Aunque la vigilancia incontrolada del Estado es una amenaza para la democracia, la erosión de la privacidad proviene esencialmente de la práctica de las empresas de comunicación de obtener datos de sus clientes, agregarlos y venderlos. Nos venden como datos. Sin problema legal. Lea la política de privacidad que publica Google: el buscador se otorga el derecho de registrar el nombre del usuario, el correo electrónico, número de teléfono, tarjeta de crédito, hábitos de búsqueda, peticiones de búsqueda, identificación de ordenadores y teléfonos, duración de llamadas, localización, usos y datos de las aplicaciones. Aparte de eso, se respeta la privacidad. Por eso Google dispone de casi un millón de servidores para procesamiento de datos.
¿Cómo evitar ser vigilado o vendido? Los criptoanarquistas confían en la tecnología. Vano empeño para la gente normal.
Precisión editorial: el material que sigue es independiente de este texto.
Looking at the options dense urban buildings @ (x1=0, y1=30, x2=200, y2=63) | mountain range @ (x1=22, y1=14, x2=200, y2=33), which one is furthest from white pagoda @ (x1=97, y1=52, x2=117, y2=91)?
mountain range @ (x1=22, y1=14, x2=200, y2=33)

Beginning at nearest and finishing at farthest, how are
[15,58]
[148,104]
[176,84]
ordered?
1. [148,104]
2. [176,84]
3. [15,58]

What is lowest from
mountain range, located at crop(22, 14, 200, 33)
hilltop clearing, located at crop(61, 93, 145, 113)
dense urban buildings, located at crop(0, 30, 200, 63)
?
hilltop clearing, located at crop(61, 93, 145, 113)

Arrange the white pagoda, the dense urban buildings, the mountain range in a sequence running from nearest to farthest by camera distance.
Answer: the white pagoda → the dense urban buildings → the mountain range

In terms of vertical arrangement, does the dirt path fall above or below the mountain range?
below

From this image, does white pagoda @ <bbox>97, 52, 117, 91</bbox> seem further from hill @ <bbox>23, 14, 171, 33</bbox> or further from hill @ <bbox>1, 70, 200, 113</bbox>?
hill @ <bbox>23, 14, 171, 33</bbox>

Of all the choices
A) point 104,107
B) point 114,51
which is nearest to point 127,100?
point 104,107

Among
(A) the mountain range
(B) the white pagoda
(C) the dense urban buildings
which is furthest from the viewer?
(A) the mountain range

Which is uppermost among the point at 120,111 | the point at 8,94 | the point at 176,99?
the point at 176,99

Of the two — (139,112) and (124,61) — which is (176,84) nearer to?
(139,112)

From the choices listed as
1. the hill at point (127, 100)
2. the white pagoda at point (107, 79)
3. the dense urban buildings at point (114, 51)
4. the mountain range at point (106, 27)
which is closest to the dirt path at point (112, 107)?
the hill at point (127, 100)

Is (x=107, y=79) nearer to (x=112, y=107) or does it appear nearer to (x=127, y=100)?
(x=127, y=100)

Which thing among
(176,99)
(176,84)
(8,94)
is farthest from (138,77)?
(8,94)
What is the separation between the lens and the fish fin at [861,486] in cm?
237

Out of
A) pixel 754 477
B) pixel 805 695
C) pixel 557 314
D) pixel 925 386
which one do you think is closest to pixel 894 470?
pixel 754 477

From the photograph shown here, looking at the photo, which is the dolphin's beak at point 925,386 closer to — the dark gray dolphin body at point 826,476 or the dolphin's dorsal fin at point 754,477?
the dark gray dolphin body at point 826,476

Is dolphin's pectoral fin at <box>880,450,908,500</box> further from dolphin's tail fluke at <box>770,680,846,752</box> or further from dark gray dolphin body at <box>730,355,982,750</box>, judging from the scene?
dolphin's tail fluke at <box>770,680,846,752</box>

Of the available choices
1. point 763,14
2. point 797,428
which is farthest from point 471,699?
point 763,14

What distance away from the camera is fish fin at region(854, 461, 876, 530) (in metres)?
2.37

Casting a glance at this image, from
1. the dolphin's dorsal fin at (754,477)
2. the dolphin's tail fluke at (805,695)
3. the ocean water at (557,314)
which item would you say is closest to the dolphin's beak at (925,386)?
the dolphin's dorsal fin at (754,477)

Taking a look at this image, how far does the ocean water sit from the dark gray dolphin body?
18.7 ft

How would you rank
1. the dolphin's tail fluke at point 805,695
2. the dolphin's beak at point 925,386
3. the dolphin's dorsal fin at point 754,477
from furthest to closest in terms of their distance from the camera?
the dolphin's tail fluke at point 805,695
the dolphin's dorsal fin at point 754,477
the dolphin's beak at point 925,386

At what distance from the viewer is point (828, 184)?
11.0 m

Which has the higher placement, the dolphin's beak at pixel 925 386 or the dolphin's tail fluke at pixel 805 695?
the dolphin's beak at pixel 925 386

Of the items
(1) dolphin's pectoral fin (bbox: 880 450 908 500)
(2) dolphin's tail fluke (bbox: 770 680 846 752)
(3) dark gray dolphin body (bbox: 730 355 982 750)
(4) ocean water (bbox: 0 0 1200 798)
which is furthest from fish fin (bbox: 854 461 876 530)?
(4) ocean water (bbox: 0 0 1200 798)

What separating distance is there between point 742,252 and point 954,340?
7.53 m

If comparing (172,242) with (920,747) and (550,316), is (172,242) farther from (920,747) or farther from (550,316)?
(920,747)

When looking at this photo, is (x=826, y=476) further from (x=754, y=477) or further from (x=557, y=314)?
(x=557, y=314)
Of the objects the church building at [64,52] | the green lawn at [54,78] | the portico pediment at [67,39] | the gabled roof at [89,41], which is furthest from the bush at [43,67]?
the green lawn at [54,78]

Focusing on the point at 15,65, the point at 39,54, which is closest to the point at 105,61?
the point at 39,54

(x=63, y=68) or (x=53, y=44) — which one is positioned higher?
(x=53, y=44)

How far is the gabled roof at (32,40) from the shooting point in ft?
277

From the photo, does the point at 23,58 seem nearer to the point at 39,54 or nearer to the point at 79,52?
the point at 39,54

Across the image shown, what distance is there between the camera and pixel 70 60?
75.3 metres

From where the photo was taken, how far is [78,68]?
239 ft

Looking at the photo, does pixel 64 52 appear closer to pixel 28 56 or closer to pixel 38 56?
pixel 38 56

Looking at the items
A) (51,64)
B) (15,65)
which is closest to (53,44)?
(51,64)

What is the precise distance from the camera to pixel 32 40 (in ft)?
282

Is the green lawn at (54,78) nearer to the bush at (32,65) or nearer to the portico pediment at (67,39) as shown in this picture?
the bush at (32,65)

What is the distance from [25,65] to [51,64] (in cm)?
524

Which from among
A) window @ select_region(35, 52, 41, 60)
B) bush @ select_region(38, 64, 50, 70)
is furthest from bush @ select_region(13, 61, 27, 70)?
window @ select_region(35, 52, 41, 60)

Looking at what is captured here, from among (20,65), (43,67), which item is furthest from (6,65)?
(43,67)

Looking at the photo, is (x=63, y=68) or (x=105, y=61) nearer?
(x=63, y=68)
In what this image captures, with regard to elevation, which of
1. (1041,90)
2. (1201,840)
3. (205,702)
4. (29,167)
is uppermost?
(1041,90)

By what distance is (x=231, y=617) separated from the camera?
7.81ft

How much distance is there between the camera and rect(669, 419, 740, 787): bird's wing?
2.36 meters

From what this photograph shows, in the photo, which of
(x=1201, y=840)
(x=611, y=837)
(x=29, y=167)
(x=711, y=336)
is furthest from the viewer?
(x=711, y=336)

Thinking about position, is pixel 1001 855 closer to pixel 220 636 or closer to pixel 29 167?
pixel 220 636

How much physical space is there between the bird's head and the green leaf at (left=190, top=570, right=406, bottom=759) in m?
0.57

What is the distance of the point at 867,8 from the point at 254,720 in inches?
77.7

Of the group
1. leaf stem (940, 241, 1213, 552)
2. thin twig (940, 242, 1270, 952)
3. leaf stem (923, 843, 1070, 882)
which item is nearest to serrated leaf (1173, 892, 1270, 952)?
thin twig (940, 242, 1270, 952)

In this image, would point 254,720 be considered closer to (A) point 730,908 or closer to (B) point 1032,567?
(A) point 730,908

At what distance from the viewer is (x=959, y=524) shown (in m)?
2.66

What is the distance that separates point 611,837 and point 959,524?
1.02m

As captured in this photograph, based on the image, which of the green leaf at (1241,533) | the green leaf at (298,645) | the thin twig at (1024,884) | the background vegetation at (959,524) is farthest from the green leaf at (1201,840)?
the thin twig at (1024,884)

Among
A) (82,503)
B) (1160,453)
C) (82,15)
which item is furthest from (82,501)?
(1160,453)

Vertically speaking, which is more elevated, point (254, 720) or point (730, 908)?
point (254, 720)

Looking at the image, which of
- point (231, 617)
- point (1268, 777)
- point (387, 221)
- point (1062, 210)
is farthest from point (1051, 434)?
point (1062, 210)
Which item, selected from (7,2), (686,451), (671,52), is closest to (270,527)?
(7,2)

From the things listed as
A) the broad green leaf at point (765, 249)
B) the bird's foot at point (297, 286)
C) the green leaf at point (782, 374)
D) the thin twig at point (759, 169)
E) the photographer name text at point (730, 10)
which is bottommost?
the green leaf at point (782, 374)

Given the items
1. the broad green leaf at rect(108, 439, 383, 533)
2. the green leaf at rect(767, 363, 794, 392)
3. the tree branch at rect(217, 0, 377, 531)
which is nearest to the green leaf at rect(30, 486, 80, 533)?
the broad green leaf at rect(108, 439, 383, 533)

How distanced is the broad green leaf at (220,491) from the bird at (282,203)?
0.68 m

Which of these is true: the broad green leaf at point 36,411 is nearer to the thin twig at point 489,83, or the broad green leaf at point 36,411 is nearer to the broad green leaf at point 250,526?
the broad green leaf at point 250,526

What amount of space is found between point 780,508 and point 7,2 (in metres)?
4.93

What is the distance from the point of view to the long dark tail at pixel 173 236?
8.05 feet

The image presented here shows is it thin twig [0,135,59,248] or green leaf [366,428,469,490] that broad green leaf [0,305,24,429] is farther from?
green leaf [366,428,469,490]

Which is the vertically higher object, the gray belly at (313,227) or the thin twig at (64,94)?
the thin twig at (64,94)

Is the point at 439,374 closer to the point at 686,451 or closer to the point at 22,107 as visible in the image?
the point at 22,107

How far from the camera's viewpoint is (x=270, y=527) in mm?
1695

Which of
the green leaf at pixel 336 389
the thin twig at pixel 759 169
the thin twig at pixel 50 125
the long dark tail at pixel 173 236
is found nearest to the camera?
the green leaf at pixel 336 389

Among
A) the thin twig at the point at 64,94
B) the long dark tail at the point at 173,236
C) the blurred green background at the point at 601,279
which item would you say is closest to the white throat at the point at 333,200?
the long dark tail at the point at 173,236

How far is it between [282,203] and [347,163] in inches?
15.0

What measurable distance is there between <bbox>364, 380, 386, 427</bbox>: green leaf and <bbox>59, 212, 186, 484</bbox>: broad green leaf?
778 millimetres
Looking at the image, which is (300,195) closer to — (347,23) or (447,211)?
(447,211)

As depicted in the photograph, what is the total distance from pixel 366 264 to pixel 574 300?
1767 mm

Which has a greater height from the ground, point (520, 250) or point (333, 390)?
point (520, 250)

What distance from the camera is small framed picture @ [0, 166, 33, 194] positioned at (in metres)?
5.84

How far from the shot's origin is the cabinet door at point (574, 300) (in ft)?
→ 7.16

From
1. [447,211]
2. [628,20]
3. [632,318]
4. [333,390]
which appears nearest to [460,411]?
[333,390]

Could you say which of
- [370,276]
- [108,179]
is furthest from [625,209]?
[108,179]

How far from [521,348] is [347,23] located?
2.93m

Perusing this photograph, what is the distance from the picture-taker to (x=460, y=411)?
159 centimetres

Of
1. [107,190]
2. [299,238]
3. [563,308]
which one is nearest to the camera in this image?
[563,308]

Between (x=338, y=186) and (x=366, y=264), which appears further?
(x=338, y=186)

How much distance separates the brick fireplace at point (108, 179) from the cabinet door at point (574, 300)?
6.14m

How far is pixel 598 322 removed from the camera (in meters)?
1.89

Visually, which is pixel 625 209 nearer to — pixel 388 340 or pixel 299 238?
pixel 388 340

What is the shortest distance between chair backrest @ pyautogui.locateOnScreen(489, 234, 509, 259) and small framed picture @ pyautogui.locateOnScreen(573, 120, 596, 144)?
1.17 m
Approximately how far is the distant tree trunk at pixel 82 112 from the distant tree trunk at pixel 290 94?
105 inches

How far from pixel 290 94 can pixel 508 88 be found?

Los abogados, en la justicia. Ardua y lenta batalla. Los políticos, encantados de saberlo todo, excepto lo suyo. ¿Y el individuo? Tal vez cambiar por su cuenta: no utilice tarjetas de crédito, comunique en cibercafés, llame desde teléfonos públicos, vaya al cine y a conciertos en lugar de descargarse pelis o música. Y si esto es muy pesado, venda sus datos, como proponen pequeñas empresas que ahora proliferan en Silicon Valley.